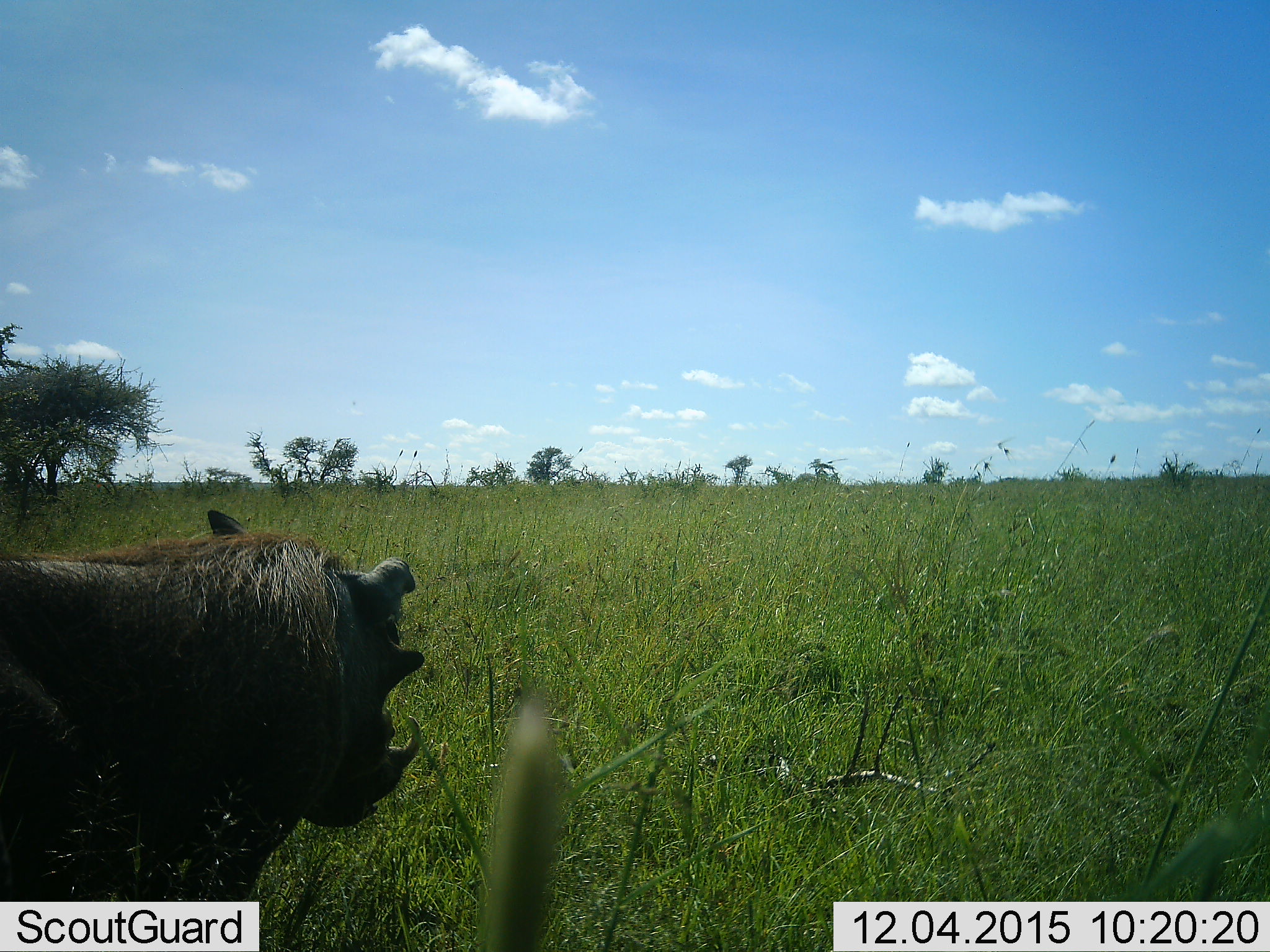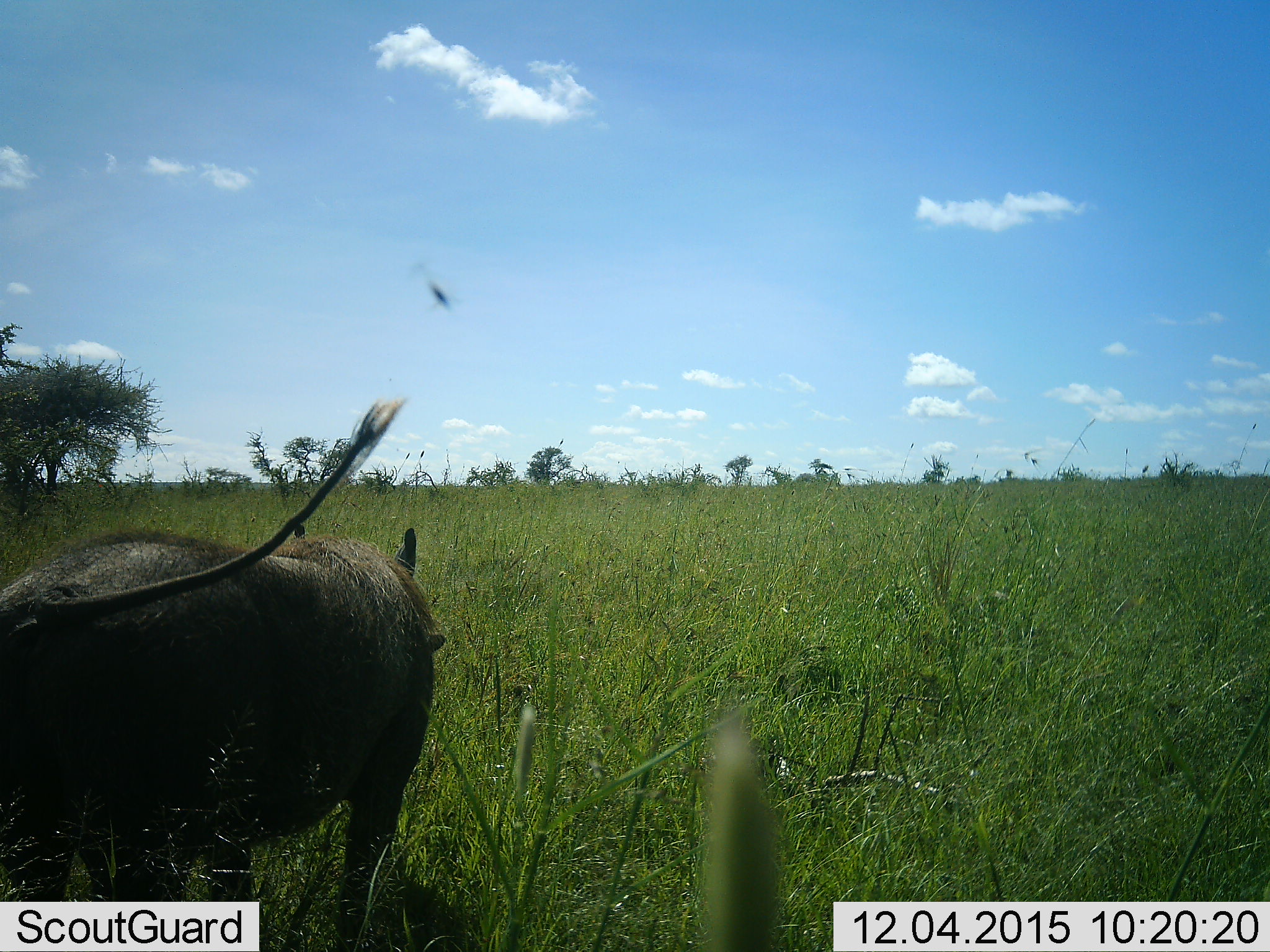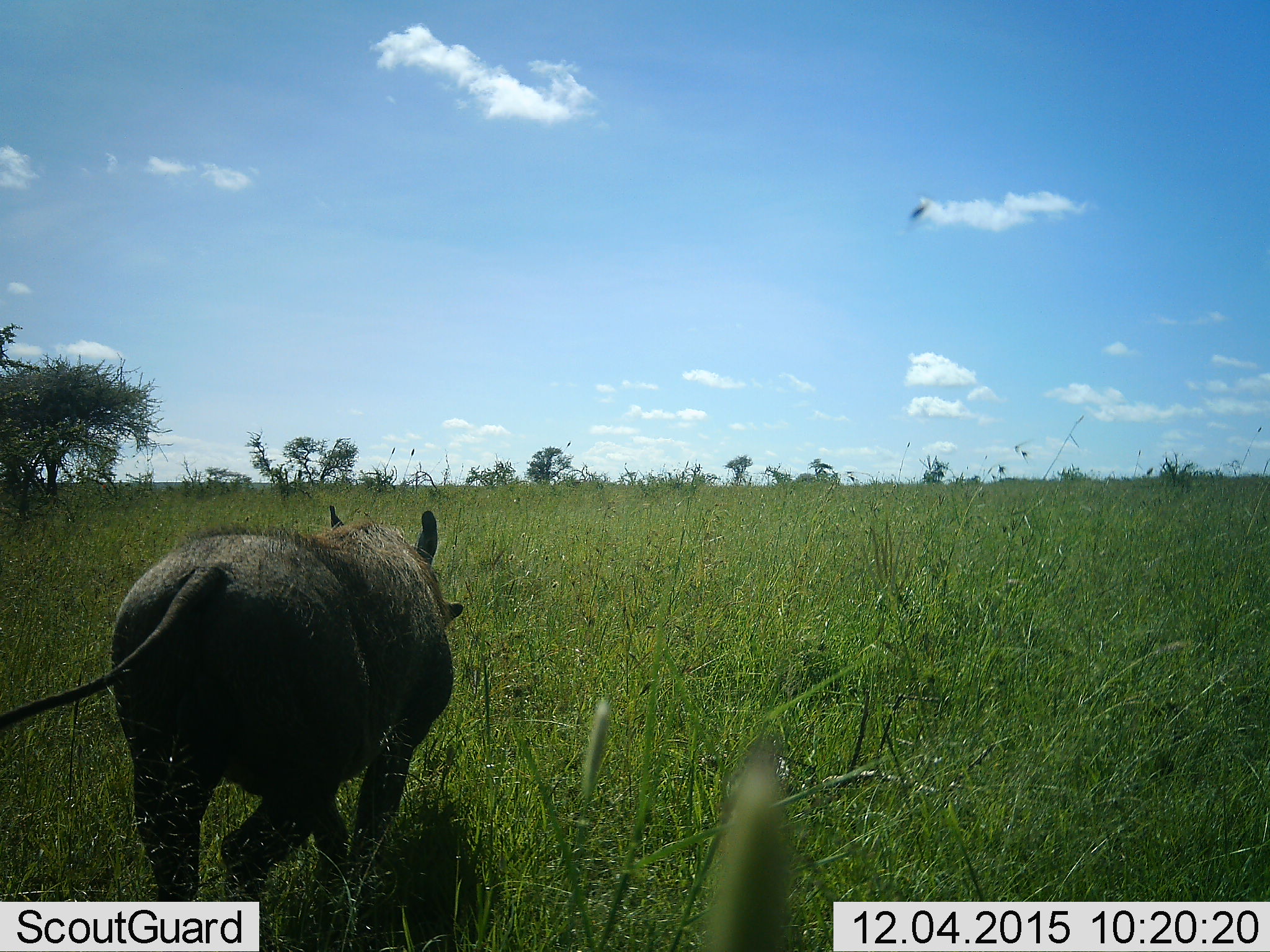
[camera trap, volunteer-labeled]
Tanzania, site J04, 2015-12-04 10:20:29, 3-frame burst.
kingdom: Animalia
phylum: Chordata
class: Mammalia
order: Artiodactyla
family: Suidae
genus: Phacochoerus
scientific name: Phacochoerus africanus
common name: warthog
Warthog (Phacochoerus africanus), count 1. Behavior (volunteer vote fractions): standing 38%, resting 0%, moving 62%, interacting 0%. Young present (vote fraction): 0%. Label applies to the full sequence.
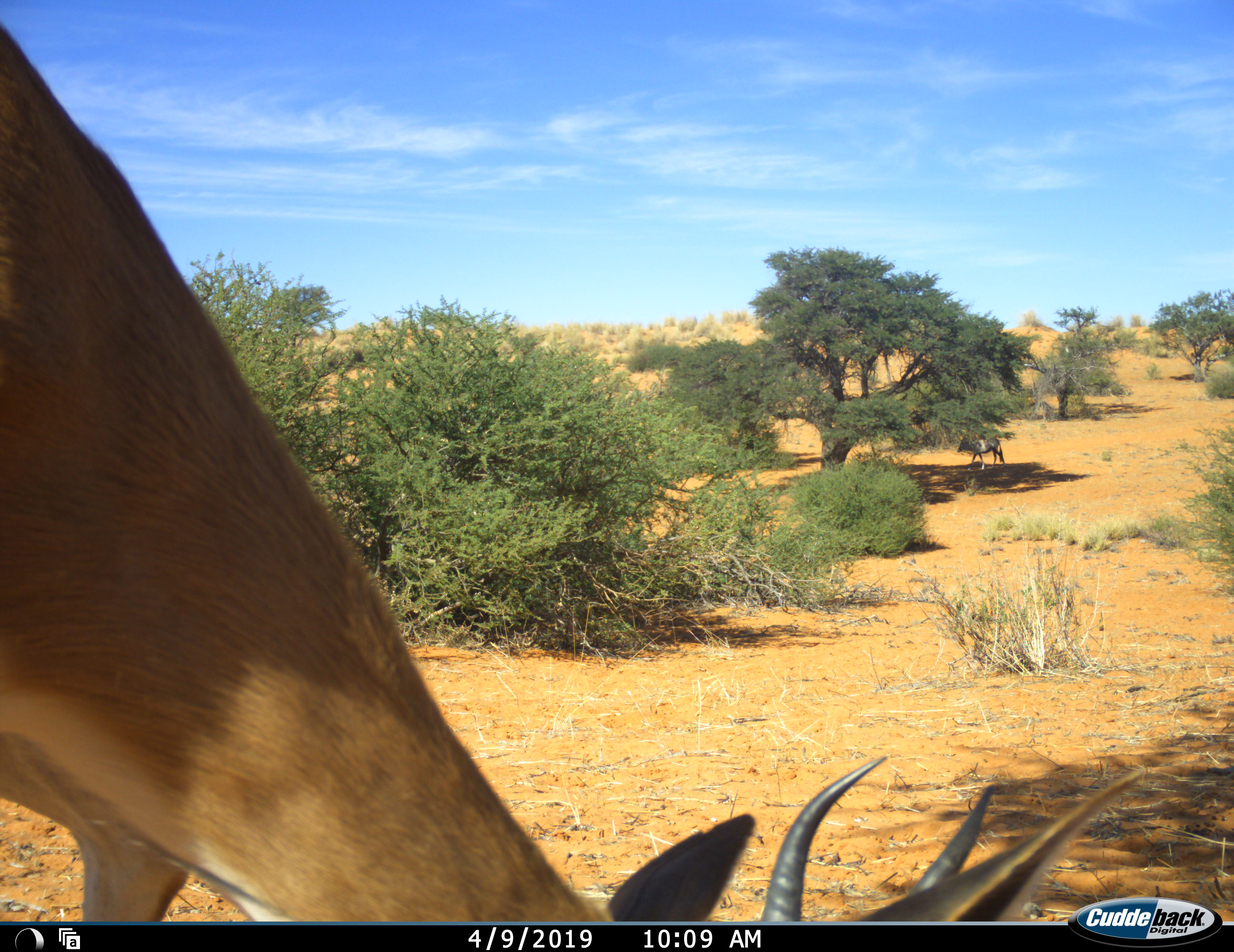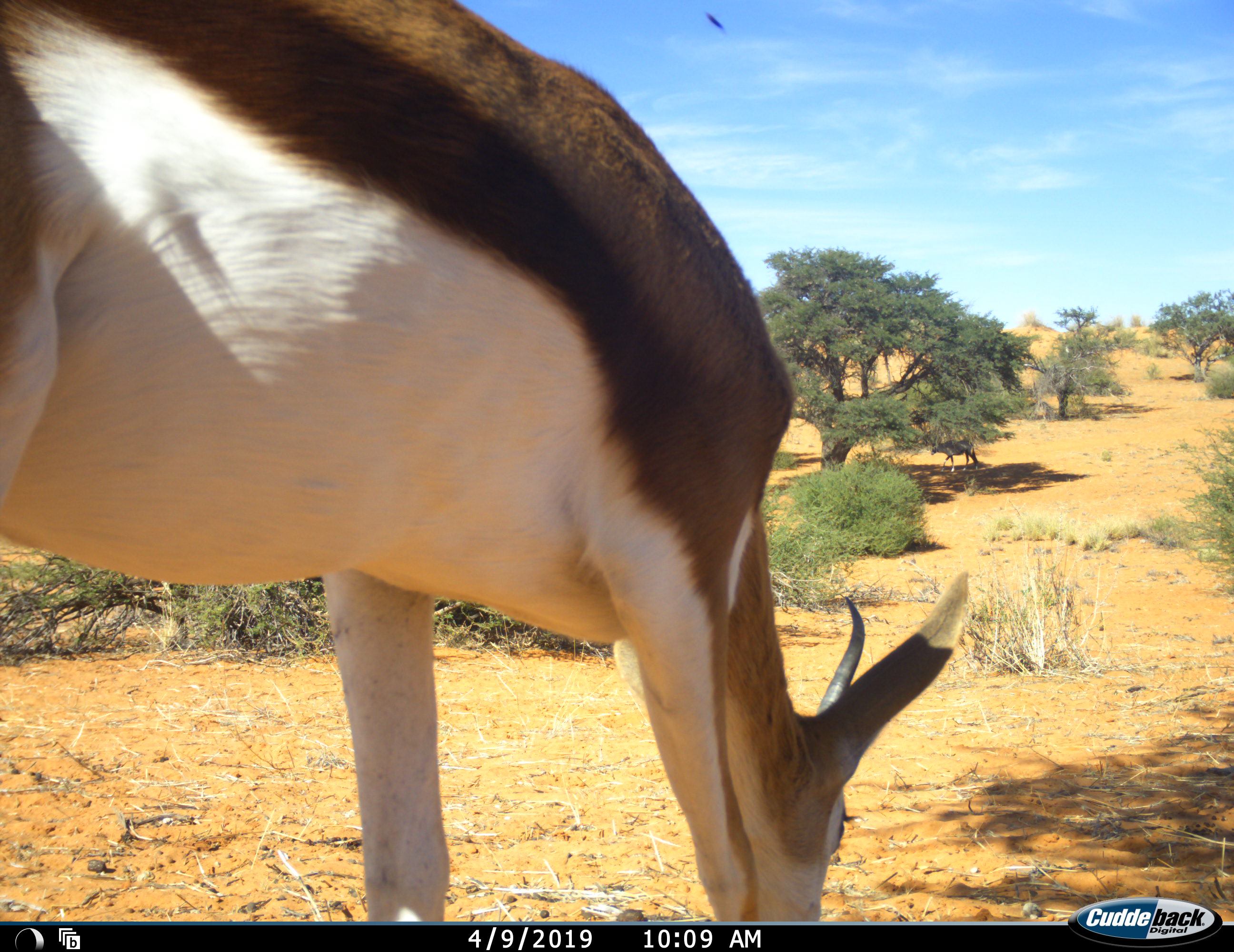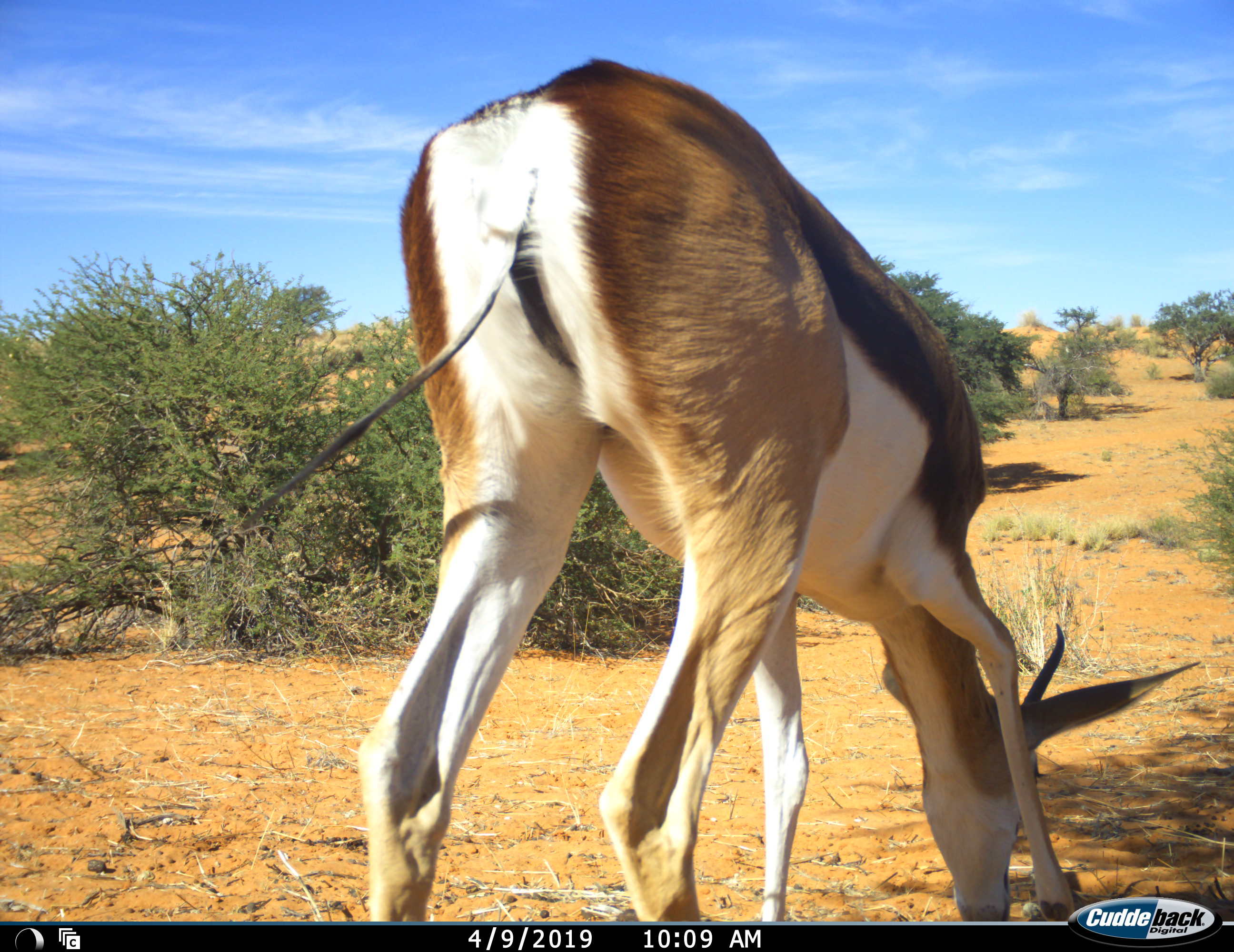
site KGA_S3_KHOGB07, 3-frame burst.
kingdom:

**ASSIGNMENT:**
Starting from the line where "order: Artiodactyla" appears, copy every line through the end of the material, both ends included, but no pictures.

**ANSWER SECTION:**
order: Artiodactyla
family: Suidae
genus: Phacochoerus
scientific name: Phacochoerus africanus
common name: warthog
Warthog (Phacochoerus africanus), count 1. Behavior (volunteer vote fractions): standing 38%, resting 0%, moving 62%, interacting 0%. Young present (vote fraction): 0%. Label applies to the full sequence.
site KGA_S3_KHOGB07, 3-frame burst.
kingdom:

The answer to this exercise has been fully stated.